● Activity: Beginning with the line that holds "class: Aves" and ending with the last line of the entries below, copy every line exactly and nothing else, with the pictures left out.

(Collected data)

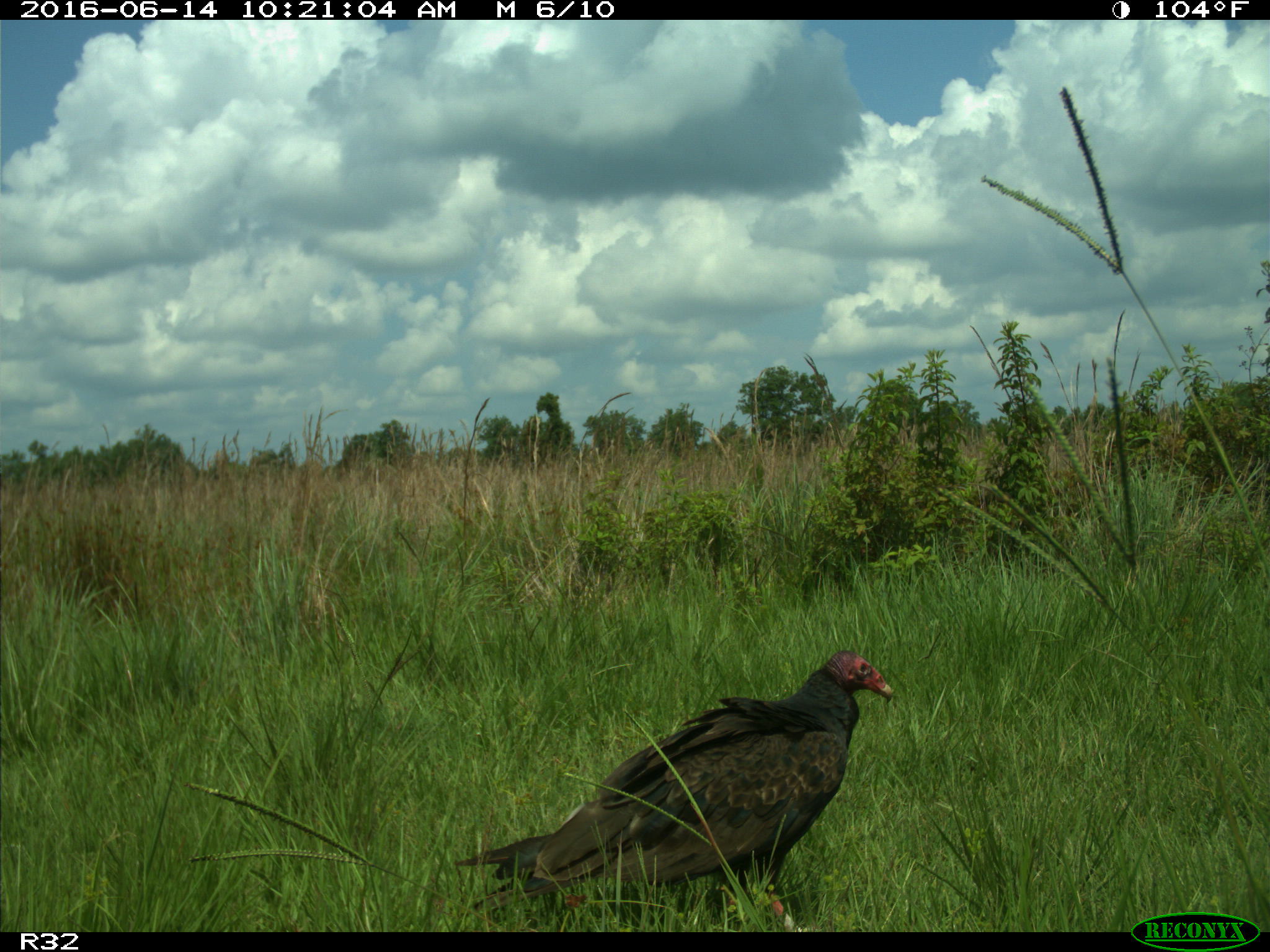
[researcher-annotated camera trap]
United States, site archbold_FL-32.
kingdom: Animalia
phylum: Chordata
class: Aves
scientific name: Aves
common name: birds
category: unidentified bird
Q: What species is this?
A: Unidentified bird (birds) (Aves).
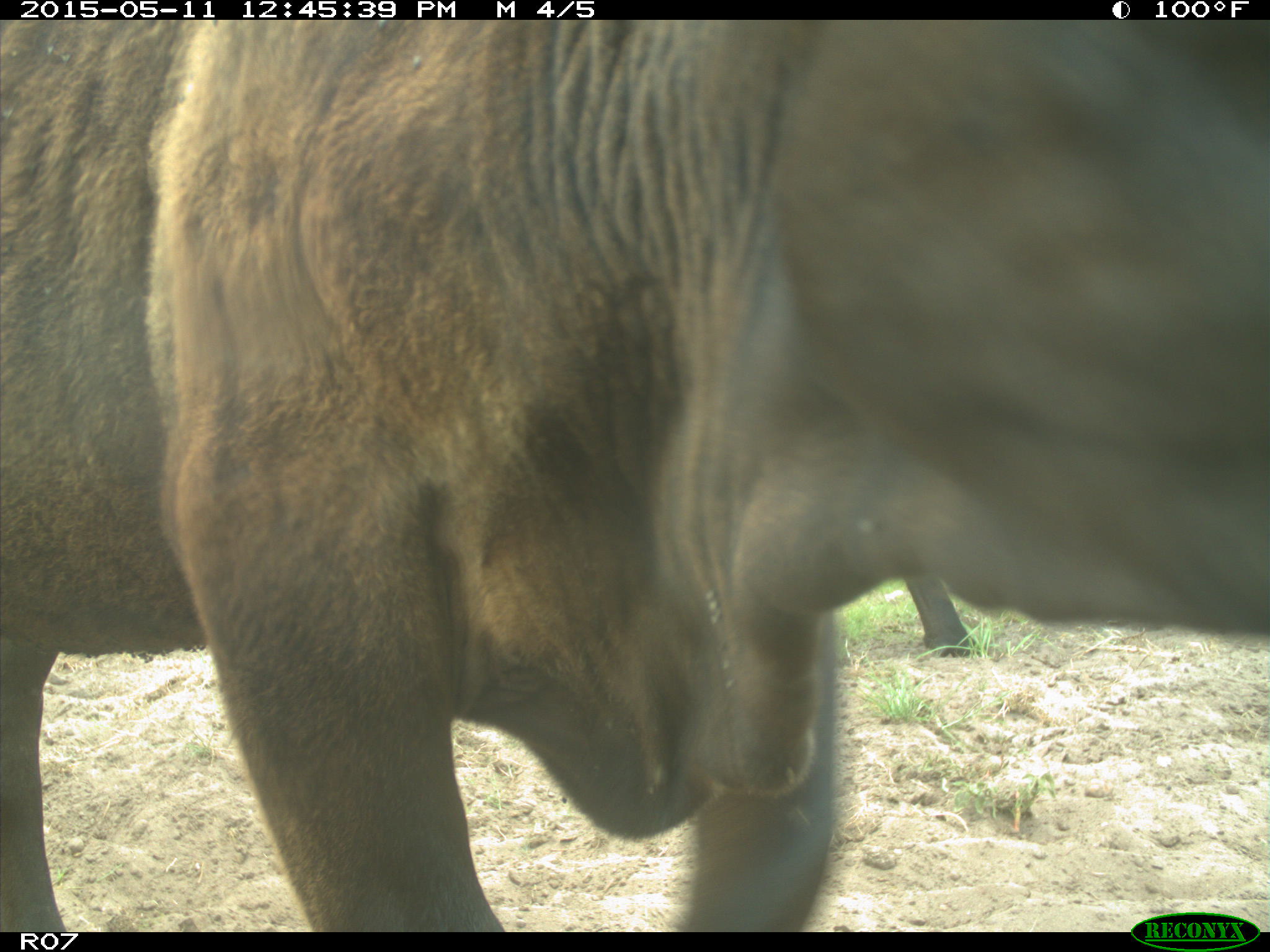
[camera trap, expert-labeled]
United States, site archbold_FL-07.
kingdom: Animalia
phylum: Chordata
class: Mammalia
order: Artiodactyla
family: Bovidae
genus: Bos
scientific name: Bos taurus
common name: domestic cow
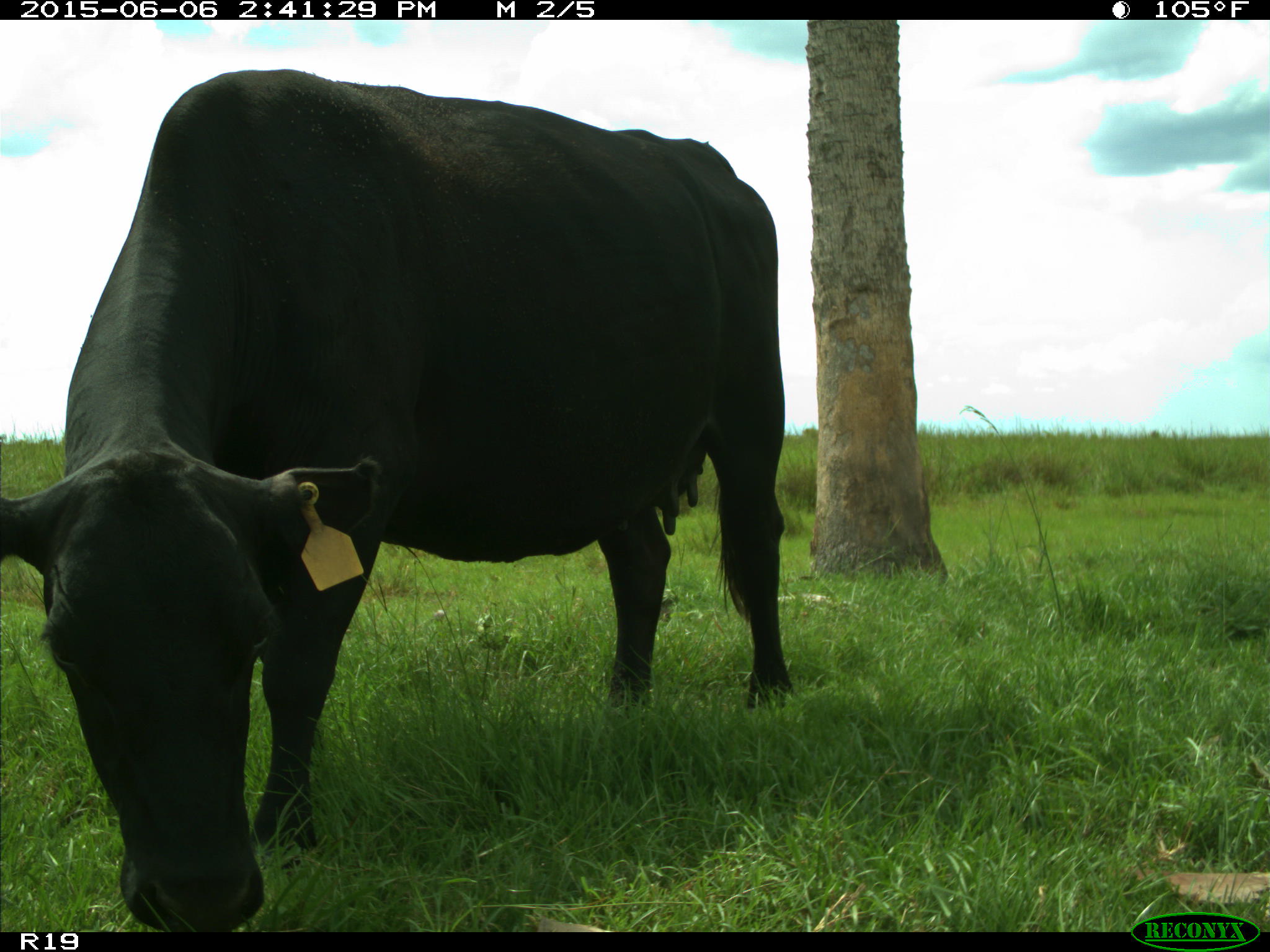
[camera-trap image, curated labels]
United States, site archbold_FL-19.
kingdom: Animalia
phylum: Chordata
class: Mammalia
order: Artiodactyla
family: Bovidae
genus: Bos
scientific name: Bos taurus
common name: domestic cow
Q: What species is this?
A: Bos taurus (domestic cow).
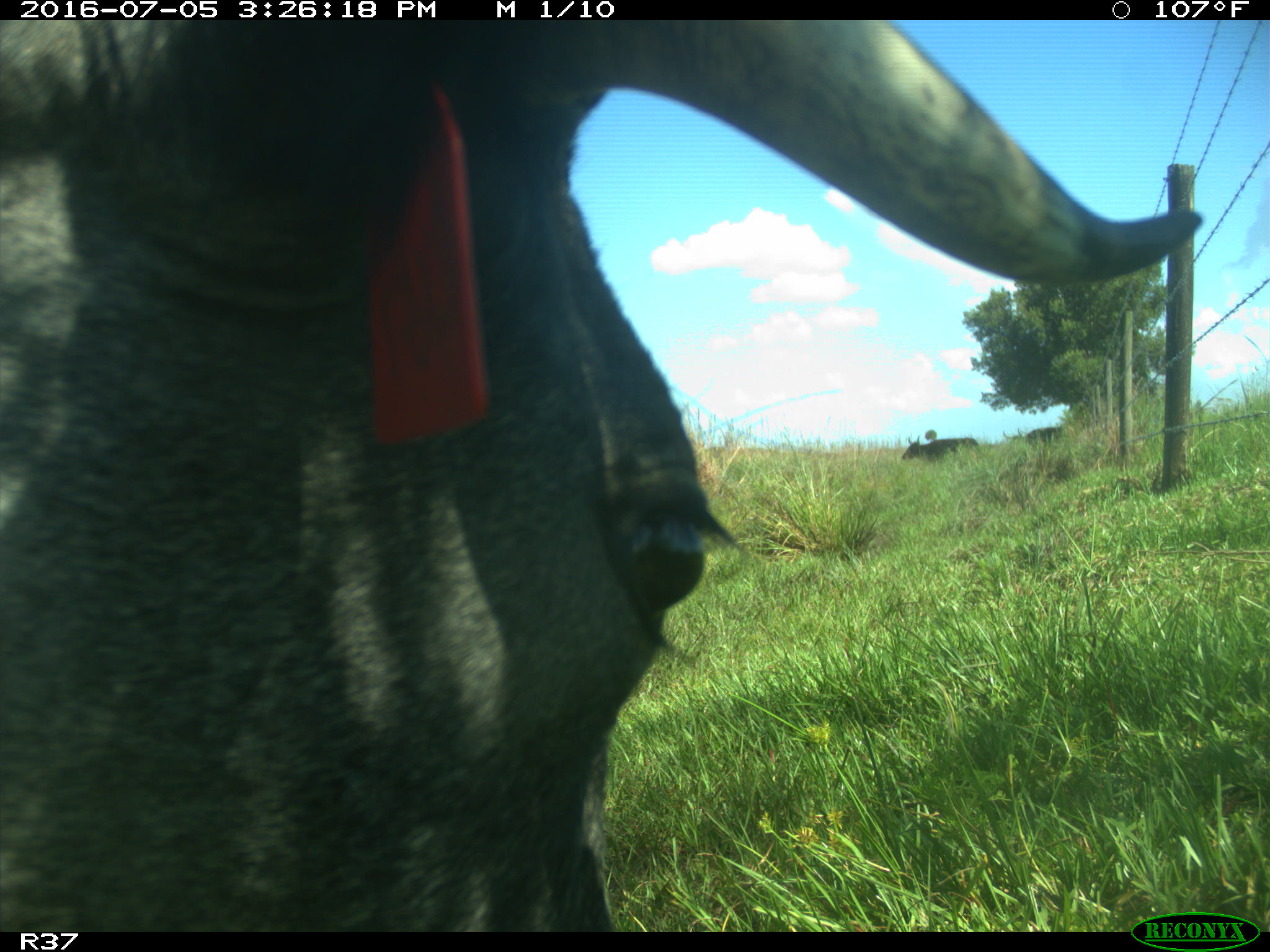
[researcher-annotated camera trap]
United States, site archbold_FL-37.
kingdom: Animalia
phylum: Chordata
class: Mammalia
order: Artiodactyla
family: Bovidae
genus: Bos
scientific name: Bos taurus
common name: domestic cow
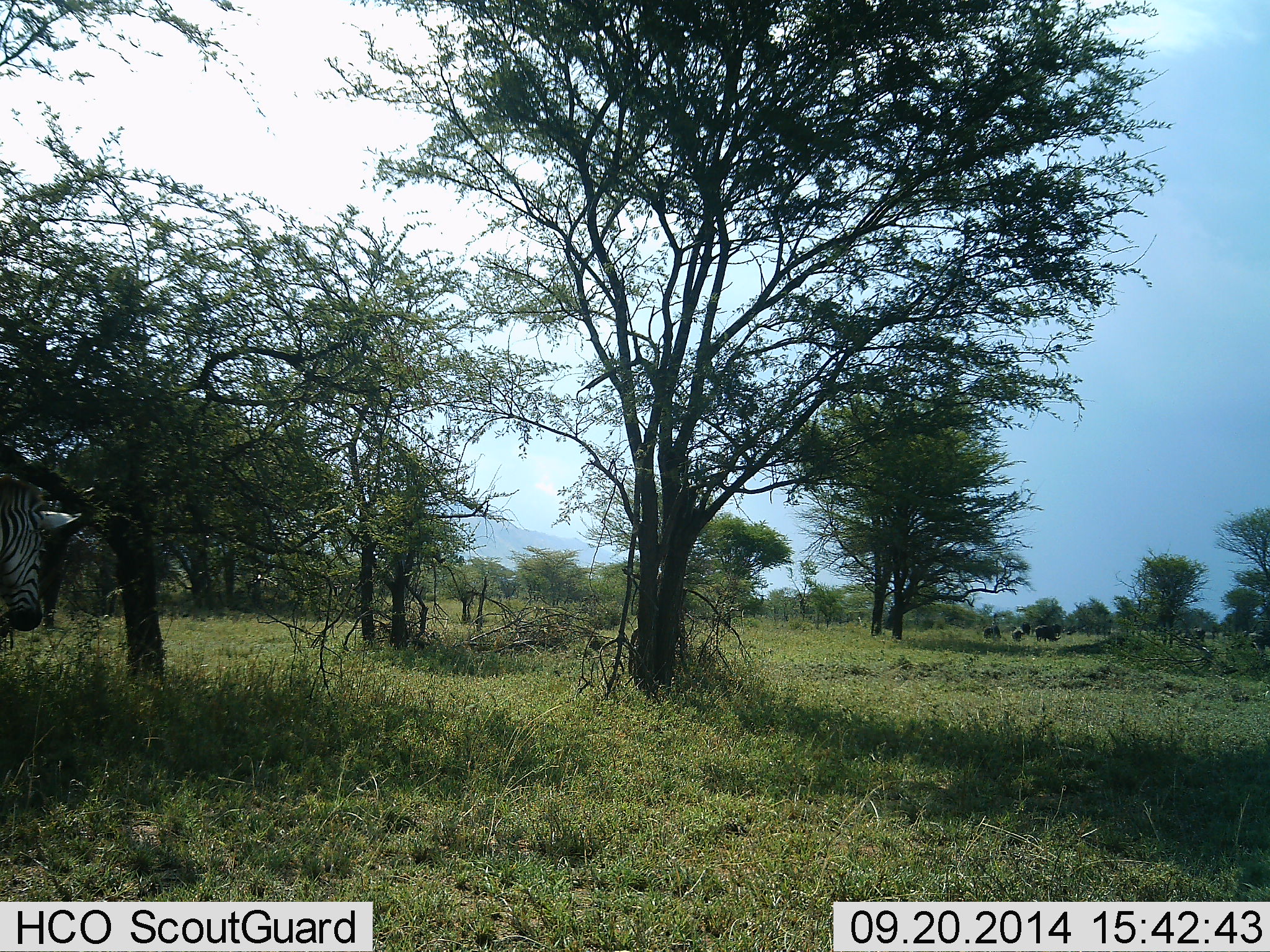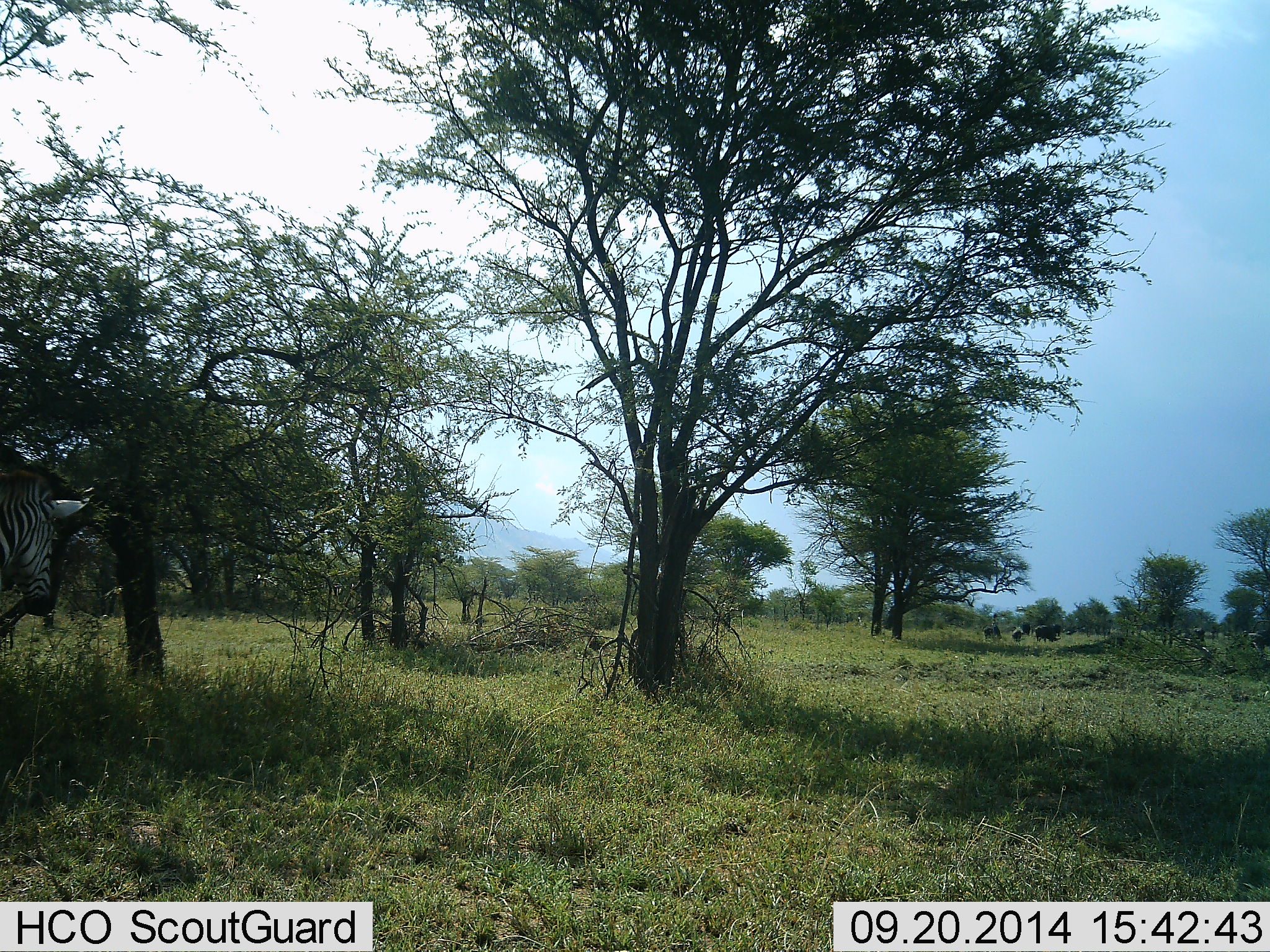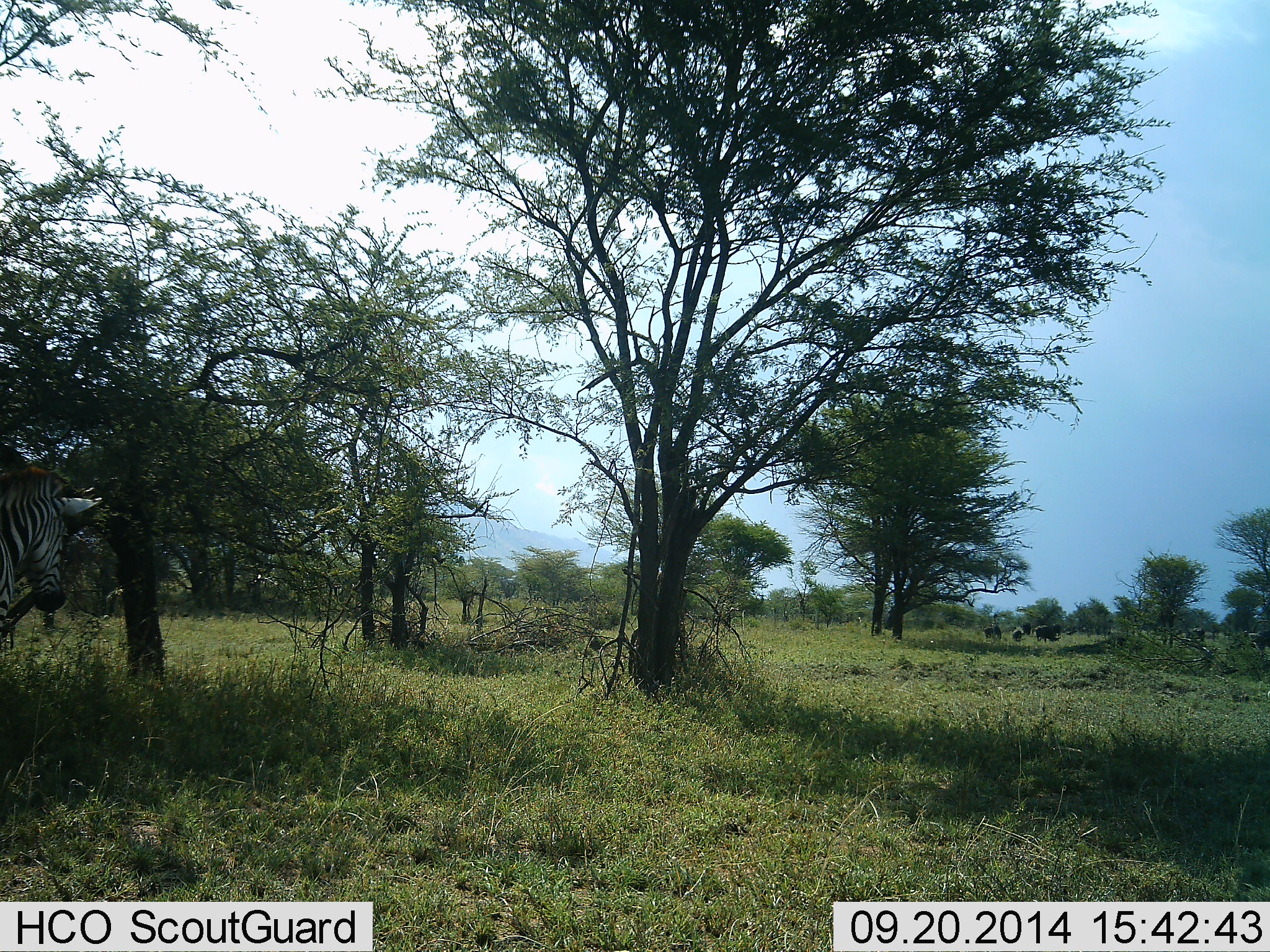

● Answer section:
class: Aves
scientific name: Aves
common name: birds
category: unidentified bird
Q: What species is this?
A: Unidentified bird (birds) (Aves).
[camera trap, expert-labeled]
United States, site archbold_FL-07.
kingdom: Animalia
phylum: Chordata
class: Mammalia
order: Artiodactyla
family: Bovidae
genus: Bos
scientific name: Bos taurus
common name: domestic cow
[camera-trap image, curated labels]
United States, site archbold_FL-19.
kingdom: Animalia
phylum: Chordata
class: Mammalia
order: Artiodactyla
family: Bovidae
genus: Bos
scientific name: Bos taurus
common name: domestic cow
Q: What species is this?
A: Bos taurus (domestic cow).
[researcher-annotated camera trap]
United States, site archbold_FL-37.
kingdom: Animalia
phylum: Chordata
class: Mammalia
order: Artiodactyla
family: Bovidae
genus: Bos
scientific name: Bos taurus
common name: domestic cow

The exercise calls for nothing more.